─── Extracted data
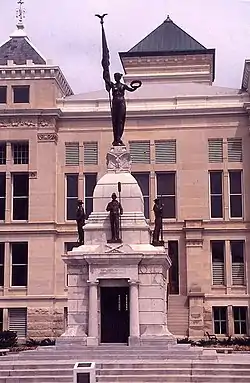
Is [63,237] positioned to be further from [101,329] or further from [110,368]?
[110,368]

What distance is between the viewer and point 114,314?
33844 mm

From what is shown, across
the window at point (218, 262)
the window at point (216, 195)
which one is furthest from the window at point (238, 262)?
the window at point (216, 195)

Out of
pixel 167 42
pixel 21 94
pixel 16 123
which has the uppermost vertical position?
pixel 167 42

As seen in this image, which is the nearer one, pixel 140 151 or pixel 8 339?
pixel 8 339

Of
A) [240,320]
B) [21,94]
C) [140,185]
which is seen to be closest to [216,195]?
[140,185]

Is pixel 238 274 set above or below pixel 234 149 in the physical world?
below

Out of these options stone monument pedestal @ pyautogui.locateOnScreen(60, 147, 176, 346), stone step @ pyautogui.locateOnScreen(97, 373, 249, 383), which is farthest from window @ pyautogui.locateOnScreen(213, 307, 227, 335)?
stone step @ pyautogui.locateOnScreen(97, 373, 249, 383)

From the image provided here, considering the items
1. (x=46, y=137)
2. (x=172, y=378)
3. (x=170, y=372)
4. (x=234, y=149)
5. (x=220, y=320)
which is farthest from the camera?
(x=46, y=137)

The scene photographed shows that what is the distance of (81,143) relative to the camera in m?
60.2

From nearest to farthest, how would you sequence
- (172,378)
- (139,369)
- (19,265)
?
(172,378) < (139,369) < (19,265)

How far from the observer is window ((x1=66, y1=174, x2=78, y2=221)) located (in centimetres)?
5938

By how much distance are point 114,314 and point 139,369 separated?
A: 6.59 metres

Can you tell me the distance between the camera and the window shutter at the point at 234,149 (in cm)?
5903

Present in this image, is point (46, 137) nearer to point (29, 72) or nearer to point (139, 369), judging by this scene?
point (29, 72)
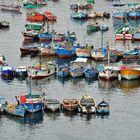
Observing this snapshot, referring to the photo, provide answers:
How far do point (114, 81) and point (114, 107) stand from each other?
36.6 feet

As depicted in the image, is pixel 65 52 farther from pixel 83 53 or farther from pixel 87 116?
pixel 87 116

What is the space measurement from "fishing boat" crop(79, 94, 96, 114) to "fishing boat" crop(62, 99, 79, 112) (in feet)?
1.80

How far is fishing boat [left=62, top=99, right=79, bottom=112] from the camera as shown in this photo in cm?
8462

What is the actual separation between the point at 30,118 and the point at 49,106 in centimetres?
272

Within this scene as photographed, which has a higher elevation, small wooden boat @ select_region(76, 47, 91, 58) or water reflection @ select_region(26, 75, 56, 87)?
small wooden boat @ select_region(76, 47, 91, 58)

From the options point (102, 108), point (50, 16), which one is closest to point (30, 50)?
point (102, 108)

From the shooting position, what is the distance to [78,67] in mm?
100938

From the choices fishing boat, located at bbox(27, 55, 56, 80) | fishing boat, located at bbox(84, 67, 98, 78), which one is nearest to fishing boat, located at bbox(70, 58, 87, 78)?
fishing boat, located at bbox(84, 67, 98, 78)

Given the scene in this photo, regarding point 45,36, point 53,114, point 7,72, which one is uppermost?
point 45,36

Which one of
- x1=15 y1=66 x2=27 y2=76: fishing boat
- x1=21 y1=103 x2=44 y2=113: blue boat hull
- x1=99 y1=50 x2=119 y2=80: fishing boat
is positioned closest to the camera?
x1=21 y1=103 x2=44 y2=113: blue boat hull

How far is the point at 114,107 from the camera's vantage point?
285 ft

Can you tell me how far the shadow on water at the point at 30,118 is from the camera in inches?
3243

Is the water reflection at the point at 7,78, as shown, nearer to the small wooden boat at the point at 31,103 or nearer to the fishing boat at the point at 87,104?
the small wooden boat at the point at 31,103

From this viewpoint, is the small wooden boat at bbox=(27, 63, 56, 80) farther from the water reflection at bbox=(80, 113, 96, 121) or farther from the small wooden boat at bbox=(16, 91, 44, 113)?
the water reflection at bbox=(80, 113, 96, 121)
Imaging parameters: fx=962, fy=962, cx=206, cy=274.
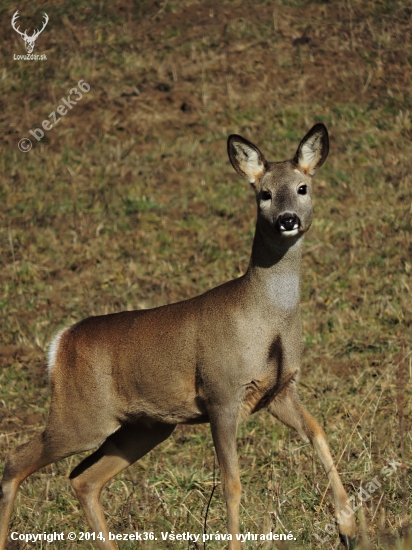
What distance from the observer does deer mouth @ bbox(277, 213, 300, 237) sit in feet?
17.1

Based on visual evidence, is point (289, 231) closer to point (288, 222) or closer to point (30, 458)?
point (288, 222)

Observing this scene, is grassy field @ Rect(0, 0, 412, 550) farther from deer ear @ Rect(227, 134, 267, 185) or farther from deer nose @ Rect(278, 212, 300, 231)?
deer ear @ Rect(227, 134, 267, 185)

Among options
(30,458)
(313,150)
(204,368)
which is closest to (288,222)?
(313,150)

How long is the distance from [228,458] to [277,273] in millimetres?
1085

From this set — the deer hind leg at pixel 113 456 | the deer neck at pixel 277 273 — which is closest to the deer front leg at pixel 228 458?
the deer neck at pixel 277 273

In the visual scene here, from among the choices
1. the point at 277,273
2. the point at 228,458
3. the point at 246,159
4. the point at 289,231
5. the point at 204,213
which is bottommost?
the point at 228,458

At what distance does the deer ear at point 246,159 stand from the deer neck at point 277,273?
0.47 m

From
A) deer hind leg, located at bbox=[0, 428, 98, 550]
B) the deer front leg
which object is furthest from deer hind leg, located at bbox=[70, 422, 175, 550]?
the deer front leg

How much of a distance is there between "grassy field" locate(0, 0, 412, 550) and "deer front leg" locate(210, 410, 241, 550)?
8.2 inches

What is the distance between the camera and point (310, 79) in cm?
1423

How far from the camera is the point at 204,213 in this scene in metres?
12.1

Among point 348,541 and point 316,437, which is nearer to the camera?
point 348,541

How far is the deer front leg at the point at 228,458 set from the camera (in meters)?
5.16

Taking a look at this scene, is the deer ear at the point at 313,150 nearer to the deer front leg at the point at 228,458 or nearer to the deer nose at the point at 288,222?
the deer nose at the point at 288,222
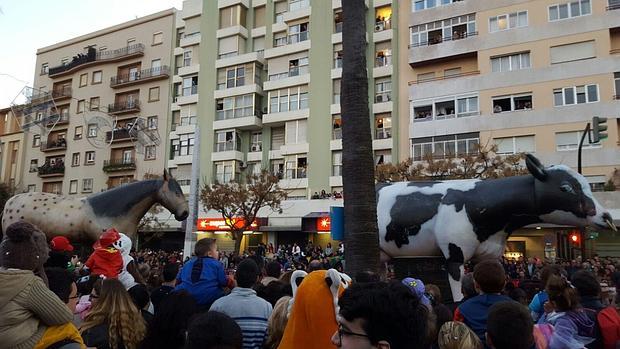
──────
Aim of the task: How many lines of the entries contain the string "pixel" with matching case? Reply with the number only.

Exercise solution: 11